[Exercise description] Leave out any picture and return the remaining listing below exactly as given.

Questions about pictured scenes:
^^^^
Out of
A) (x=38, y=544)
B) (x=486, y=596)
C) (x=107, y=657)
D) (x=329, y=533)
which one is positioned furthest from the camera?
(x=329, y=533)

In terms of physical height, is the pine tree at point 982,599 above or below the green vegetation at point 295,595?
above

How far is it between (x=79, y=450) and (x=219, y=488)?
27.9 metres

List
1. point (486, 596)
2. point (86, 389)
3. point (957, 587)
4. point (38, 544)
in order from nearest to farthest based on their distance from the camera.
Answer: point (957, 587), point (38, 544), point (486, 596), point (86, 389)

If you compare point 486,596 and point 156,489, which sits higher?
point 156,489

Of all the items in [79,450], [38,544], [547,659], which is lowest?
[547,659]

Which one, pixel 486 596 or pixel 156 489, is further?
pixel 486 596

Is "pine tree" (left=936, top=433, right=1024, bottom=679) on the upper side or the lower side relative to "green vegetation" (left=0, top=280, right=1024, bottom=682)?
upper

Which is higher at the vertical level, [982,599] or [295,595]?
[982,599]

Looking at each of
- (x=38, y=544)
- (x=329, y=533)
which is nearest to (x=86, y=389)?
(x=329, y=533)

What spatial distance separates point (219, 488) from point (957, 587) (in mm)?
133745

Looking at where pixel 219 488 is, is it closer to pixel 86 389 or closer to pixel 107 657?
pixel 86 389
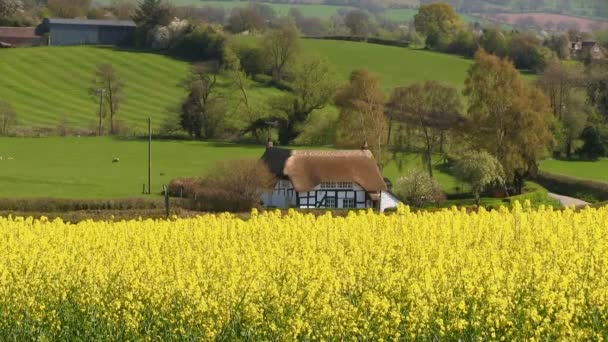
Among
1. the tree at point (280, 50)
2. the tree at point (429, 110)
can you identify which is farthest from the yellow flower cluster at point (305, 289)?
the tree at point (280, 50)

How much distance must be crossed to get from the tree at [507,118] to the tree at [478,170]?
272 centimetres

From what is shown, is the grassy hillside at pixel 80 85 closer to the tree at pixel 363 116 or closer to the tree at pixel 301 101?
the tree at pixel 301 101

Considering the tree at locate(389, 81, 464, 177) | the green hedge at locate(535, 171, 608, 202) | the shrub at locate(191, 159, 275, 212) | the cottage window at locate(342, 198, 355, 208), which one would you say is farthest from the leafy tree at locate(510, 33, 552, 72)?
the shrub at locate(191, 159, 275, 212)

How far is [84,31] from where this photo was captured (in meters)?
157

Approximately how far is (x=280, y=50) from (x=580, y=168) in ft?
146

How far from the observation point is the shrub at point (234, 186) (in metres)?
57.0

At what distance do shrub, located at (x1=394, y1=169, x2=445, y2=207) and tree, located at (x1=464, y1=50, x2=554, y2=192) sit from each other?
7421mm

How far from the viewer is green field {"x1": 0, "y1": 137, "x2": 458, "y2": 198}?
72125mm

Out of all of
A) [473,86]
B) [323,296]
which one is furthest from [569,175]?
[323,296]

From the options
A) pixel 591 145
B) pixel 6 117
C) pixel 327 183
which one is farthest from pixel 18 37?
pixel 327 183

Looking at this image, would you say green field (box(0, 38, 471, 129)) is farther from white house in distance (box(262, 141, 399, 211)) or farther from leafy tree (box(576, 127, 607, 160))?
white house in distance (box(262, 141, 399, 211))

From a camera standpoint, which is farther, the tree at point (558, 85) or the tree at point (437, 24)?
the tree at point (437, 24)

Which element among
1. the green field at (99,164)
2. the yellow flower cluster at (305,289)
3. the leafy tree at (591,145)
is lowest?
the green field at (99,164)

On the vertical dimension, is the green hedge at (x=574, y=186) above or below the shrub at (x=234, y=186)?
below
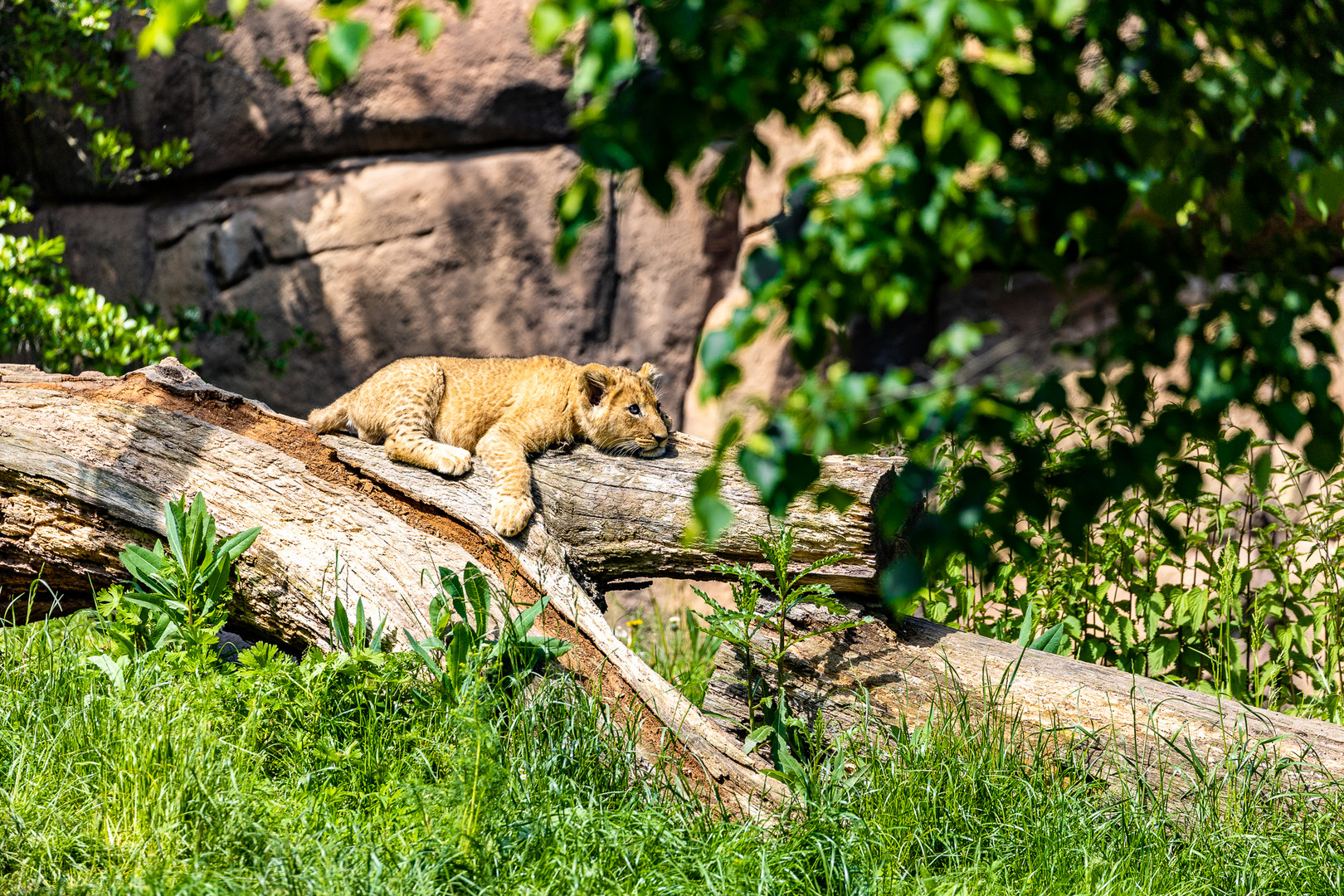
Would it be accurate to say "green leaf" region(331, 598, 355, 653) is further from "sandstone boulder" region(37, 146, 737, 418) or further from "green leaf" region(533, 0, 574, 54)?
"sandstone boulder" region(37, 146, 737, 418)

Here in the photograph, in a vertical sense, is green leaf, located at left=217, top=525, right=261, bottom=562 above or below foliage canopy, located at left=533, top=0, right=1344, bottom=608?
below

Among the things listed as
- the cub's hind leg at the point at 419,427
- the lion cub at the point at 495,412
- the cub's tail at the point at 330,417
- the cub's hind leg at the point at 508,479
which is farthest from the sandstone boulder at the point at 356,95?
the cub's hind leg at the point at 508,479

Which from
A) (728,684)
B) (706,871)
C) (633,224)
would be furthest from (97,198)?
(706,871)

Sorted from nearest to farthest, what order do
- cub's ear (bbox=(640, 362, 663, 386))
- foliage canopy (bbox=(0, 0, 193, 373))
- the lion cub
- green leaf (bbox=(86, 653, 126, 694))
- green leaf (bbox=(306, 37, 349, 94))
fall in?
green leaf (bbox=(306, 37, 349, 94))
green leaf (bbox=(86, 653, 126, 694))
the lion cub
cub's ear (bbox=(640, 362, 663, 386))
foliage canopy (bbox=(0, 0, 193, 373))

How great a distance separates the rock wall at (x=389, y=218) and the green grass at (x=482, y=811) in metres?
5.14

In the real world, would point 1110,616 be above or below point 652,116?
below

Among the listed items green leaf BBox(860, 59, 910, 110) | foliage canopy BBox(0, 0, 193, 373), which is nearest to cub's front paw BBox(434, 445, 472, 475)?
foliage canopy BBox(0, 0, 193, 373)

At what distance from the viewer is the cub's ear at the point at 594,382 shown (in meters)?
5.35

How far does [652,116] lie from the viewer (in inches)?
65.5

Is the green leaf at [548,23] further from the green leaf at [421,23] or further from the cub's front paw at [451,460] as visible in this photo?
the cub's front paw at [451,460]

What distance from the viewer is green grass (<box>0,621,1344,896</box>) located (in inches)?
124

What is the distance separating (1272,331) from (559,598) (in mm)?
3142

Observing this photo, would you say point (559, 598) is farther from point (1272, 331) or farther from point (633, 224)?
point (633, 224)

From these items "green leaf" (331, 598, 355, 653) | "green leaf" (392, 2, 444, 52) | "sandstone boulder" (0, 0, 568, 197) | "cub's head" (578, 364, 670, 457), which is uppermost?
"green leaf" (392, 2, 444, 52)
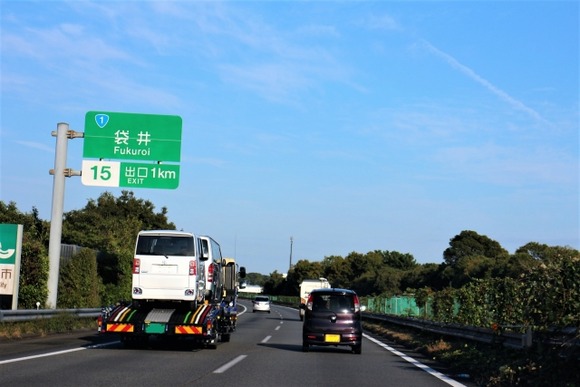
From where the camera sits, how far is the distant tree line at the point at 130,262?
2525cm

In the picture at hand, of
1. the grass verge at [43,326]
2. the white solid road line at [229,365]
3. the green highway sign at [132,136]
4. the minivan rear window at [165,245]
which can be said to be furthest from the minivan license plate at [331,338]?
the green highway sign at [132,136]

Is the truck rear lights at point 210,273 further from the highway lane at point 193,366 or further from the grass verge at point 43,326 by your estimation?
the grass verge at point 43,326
^^^^
[Answer to the exercise]
Out of
A) (x=38, y=544)
B) (x=486, y=596)
C) (x=107, y=657)
D) (x=329, y=533)
which one is positioned furthest from the camera?
(x=329, y=533)

In terms of physical height, is the pine tree at point 982,599 above or below the green vegetation at point 295,595?
above

How far is it between (x=79, y=450) and (x=219, y=488)?
27.9 metres

List
1. point (486, 596)
2. point (86, 389)
3. point (957, 587)
4. point (38, 544)
in order from nearest to farthest based on their distance from the camera.
Answer: point (957, 587), point (38, 544), point (486, 596), point (86, 389)

If you compare point 486,596 and point 156,489, which sits higher?
point 156,489

Of all the items in [79,450], [38,544], [547,659], which is lowest?
[547,659]

Which one, pixel 486 596 or pixel 156 489, is further?
pixel 486 596

Is "pine tree" (left=936, top=433, right=1024, bottom=679) on the upper side or the lower side relative to "green vegetation" (left=0, top=280, right=1024, bottom=682)?
upper

Which is higher at the vertical level, [982,599] or [295,595]?
[982,599]

Looking at each of
- (x=38, y=544)
- (x=329, y=533)
which is nearest to (x=86, y=389)?
(x=329, y=533)

What spatial distance separates point (219, 488) from point (957, 587) (in mm)?
133745

Looking at where pixel 219 488 is, is it closer to pixel 86 389 or closer to pixel 107 657?
pixel 86 389
Among
1. the tree at point (280, 50)
2. the tree at point (429, 110)
can you identify which is farthest from the yellow flower cluster at point (305, 289)?
the tree at point (280, 50)

How much distance must be crossed to get from the tree at [507,118] to the tree at [478,170]?
272 centimetres

From what is shown, is the grassy hillside at pixel 80 85 closer to the tree at pixel 363 116 or closer to the tree at pixel 301 101?
the tree at pixel 301 101

Considering the tree at locate(389, 81, 464, 177) | the green hedge at locate(535, 171, 608, 202) | the shrub at locate(191, 159, 275, 212) | the cottage window at locate(342, 198, 355, 208), which one would you say is farthest from the leafy tree at locate(510, 33, 552, 72)?
the shrub at locate(191, 159, 275, 212)

How far is [84,31] from where this photo was captured (in meters)?
157

Approximately how far is (x=280, y=50) from (x=580, y=168) in ft?
146

How far from the observation point is the shrub at point (234, 186) (in metres)?
57.0

At what distance do shrub, located at (x1=394, y1=169, x2=445, y2=207) and tree, located at (x1=464, y1=50, x2=554, y2=192) sit from each other?
7421mm

How far from the viewer is green field {"x1": 0, "y1": 137, "x2": 458, "y2": 198}?
72125mm

Out of all of
A) [473,86]
B) [323,296]
which one is furthest from [569,175]?
[323,296]

From the options
A) pixel 591 145
B) pixel 6 117
C) pixel 327 183
which one is farthest from pixel 18 37?
pixel 327 183

Looking at this image, would you say green field (box(0, 38, 471, 129)) is farther from white house in distance (box(262, 141, 399, 211)) or farther from leafy tree (box(576, 127, 607, 160))?
white house in distance (box(262, 141, 399, 211))

From a camera standpoint, which is farther, the tree at point (558, 85) or the tree at point (437, 24)?
the tree at point (437, 24)

Which element among
1. the green field at (99,164)
2. the yellow flower cluster at (305,289)
3. the leafy tree at (591,145)
is lowest?
the green field at (99,164)

On the vertical dimension, is the green hedge at (x=574, y=186) above or below the shrub at (x=234, y=186)?
below
Would it be accurate to say "green leaf" region(331, 598, 355, 653) is further from "sandstone boulder" region(37, 146, 737, 418) or further from "green leaf" region(533, 0, 574, 54)?
"sandstone boulder" region(37, 146, 737, 418)

Here in the photograph, in a vertical sense, is green leaf, located at left=217, top=525, right=261, bottom=562 above or below foliage canopy, located at left=533, top=0, right=1344, bottom=608?
below

Among the things listed as
- the cub's hind leg at the point at 419,427
- the lion cub at the point at 495,412
- the cub's tail at the point at 330,417
- the cub's hind leg at the point at 508,479
which is farthest from the sandstone boulder at the point at 356,95?
the cub's hind leg at the point at 508,479

Which from
A) (728,684)
B) (706,871)
C) (633,224)
would be furthest from (97,198)?
(706,871)

Sorted from nearest to farthest, what order do
- cub's ear (bbox=(640, 362, 663, 386))
- foliage canopy (bbox=(0, 0, 193, 373))
- the lion cub
- green leaf (bbox=(86, 653, 126, 694))
- green leaf (bbox=(306, 37, 349, 94))
fall in?
green leaf (bbox=(306, 37, 349, 94))
green leaf (bbox=(86, 653, 126, 694))
the lion cub
cub's ear (bbox=(640, 362, 663, 386))
foliage canopy (bbox=(0, 0, 193, 373))

How great a distance separates the rock wall at (x=389, y=218) and the green grass at (x=482, y=811) in metres?
5.14

In the real world, would point 1110,616 be above or below point 652,116?
below

Among the listed items green leaf BBox(860, 59, 910, 110) | foliage canopy BBox(0, 0, 193, 373), which is nearest to cub's front paw BBox(434, 445, 472, 475)?
foliage canopy BBox(0, 0, 193, 373)

At what distance from the viewer is the cub's ear at the point at 594,382 shown (in meters)?
5.35

How far does [652,116] lie from the viewer (in inches)?
65.5

Is the green leaf at [548,23] further from the green leaf at [421,23] or further from the cub's front paw at [451,460] as visible in this photo?
the cub's front paw at [451,460]

What distance from the viewer is green grass (<box>0,621,1344,896</box>) located (in inches)?
124

What is the distance separating (1272,331) from (559,598) (in mm)?
3142

Observing this photo, would you say point (559, 598) is farther from point (1272, 331) or farther from point (633, 224)?
point (633, 224)

From these items "green leaf" (331, 598, 355, 653) | "green leaf" (392, 2, 444, 52) | "sandstone boulder" (0, 0, 568, 197) | "cub's head" (578, 364, 670, 457), which is uppermost?
"green leaf" (392, 2, 444, 52)
From where the camera sits, how far is the distant tree line at the point at 130,262?
2525cm

In the picture at hand, of
1. the grass verge at [43,326]
2. the white solid road line at [229,365]
3. the green highway sign at [132,136]
4. the minivan rear window at [165,245]
which can be said to be furthest from the minivan license plate at [331,338]?
the green highway sign at [132,136]

Is the truck rear lights at point 210,273 further from the highway lane at point 193,366 or further from the grass verge at point 43,326 by your estimation?
the grass verge at point 43,326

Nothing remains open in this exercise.